(Entries on spatial positioning)
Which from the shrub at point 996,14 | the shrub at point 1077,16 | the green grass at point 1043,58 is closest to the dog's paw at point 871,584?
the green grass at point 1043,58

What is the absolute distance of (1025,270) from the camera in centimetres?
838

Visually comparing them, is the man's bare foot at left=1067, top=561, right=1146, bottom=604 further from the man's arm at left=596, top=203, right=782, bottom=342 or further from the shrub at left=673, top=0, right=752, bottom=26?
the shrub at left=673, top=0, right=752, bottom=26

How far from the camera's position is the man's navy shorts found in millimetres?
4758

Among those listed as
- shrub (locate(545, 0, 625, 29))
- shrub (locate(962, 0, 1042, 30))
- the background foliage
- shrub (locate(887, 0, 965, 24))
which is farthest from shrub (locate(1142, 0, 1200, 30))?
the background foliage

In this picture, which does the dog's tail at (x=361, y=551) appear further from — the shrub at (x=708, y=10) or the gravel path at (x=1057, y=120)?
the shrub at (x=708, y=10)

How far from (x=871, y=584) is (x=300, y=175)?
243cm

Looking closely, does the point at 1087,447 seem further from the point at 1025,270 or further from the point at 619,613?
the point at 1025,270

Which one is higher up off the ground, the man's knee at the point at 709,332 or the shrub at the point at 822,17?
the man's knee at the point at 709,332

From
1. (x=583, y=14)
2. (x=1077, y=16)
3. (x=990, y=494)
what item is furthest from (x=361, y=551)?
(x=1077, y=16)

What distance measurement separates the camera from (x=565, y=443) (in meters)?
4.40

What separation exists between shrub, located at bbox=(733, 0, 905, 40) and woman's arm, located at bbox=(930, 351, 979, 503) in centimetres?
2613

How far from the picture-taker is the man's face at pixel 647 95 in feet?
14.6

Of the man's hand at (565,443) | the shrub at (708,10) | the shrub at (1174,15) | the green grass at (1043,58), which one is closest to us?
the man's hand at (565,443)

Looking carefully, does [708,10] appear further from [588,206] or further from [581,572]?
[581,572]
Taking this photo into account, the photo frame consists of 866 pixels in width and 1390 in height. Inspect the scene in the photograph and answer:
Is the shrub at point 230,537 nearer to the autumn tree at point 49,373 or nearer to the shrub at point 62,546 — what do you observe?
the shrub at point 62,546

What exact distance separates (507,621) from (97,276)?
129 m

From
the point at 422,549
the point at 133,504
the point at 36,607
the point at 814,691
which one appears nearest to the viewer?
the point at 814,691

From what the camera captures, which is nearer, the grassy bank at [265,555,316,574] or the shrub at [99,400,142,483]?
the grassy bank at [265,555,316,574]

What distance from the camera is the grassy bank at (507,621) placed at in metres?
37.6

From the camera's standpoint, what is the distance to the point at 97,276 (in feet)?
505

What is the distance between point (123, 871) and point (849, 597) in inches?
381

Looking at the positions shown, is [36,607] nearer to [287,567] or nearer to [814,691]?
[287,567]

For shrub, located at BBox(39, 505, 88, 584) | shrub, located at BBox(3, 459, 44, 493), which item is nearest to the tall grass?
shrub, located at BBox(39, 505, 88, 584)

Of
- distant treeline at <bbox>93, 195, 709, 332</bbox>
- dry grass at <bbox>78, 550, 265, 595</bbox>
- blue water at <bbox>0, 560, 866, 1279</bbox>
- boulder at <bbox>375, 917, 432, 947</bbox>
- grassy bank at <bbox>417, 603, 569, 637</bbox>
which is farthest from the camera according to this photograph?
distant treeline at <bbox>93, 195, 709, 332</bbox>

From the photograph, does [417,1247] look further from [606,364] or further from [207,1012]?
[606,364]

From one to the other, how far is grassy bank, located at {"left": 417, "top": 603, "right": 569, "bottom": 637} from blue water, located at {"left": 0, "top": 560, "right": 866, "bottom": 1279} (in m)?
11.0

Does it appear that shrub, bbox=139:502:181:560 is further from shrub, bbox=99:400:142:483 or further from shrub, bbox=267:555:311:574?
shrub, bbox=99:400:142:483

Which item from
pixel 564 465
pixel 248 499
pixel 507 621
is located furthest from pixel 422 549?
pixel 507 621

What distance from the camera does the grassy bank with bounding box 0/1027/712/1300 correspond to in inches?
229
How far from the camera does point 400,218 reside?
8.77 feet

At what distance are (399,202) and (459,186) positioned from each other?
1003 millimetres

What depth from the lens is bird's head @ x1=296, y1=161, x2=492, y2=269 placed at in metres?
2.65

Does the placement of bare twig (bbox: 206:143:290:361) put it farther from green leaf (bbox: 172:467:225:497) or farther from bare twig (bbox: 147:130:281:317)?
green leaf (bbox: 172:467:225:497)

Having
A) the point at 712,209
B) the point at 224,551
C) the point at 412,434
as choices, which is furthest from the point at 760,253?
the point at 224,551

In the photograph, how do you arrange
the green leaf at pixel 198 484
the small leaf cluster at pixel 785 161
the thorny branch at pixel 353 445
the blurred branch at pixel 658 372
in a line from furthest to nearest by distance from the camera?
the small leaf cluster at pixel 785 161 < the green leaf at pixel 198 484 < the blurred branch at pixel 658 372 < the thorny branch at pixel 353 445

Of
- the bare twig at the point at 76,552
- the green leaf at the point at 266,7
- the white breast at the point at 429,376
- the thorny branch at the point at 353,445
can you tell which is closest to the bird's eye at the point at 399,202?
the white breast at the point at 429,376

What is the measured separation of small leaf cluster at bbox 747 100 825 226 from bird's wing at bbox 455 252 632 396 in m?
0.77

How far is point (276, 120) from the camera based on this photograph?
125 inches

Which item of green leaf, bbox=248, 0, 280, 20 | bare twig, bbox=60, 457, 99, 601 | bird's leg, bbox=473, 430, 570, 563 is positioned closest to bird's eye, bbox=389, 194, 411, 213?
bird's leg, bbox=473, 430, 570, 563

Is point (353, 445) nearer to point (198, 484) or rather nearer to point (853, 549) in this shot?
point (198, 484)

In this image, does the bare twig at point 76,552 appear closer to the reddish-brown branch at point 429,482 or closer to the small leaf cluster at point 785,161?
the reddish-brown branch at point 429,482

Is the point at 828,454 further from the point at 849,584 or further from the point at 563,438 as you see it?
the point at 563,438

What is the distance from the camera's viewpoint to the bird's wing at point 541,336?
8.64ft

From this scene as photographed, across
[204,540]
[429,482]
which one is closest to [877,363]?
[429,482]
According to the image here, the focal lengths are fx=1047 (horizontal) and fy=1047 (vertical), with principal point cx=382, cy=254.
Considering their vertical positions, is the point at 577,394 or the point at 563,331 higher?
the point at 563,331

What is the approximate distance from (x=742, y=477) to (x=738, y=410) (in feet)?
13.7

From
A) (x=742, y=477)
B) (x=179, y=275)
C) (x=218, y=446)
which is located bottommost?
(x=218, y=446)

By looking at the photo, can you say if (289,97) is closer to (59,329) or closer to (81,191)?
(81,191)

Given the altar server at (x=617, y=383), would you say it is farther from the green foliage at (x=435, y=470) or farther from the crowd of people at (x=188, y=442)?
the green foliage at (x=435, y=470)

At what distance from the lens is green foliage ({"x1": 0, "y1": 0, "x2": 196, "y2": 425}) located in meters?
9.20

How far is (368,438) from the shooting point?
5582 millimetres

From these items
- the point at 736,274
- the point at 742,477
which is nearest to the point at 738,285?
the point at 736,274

**Exercise directions**
Only the lines from the one with "What is the approximate" through the end of the material are wanted; copy them exactly, both ends included.

**Written response**
What is the approximate distance from (x=742, y=477) to (x=738, y=410) (in feet)?
13.7

From
A) (x=742, y=477)
B) (x=179, y=275)
C) (x=218, y=446)
which is located bottommost?
(x=218, y=446)

By looking at the photo, can you say if (289,97) is closer to (59,329) or closer to (81,191)?
(81,191)

Given the altar server at (x=617, y=383), would you say it is farther from the green foliage at (x=435, y=470) or farther from the crowd of people at (x=188, y=442)?
the green foliage at (x=435, y=470)

At what distance from the lens is green foliage ({"x1": 0, "y1": 0, "x2": 196, "y2": 425}) located in meters?
9.20

How far is (368,438) from the shooting point?
5582 millimetres

From these items
- the point at 736,274
- the point at 742,477
which is nearest to the point at 738,285?
the point at 736,274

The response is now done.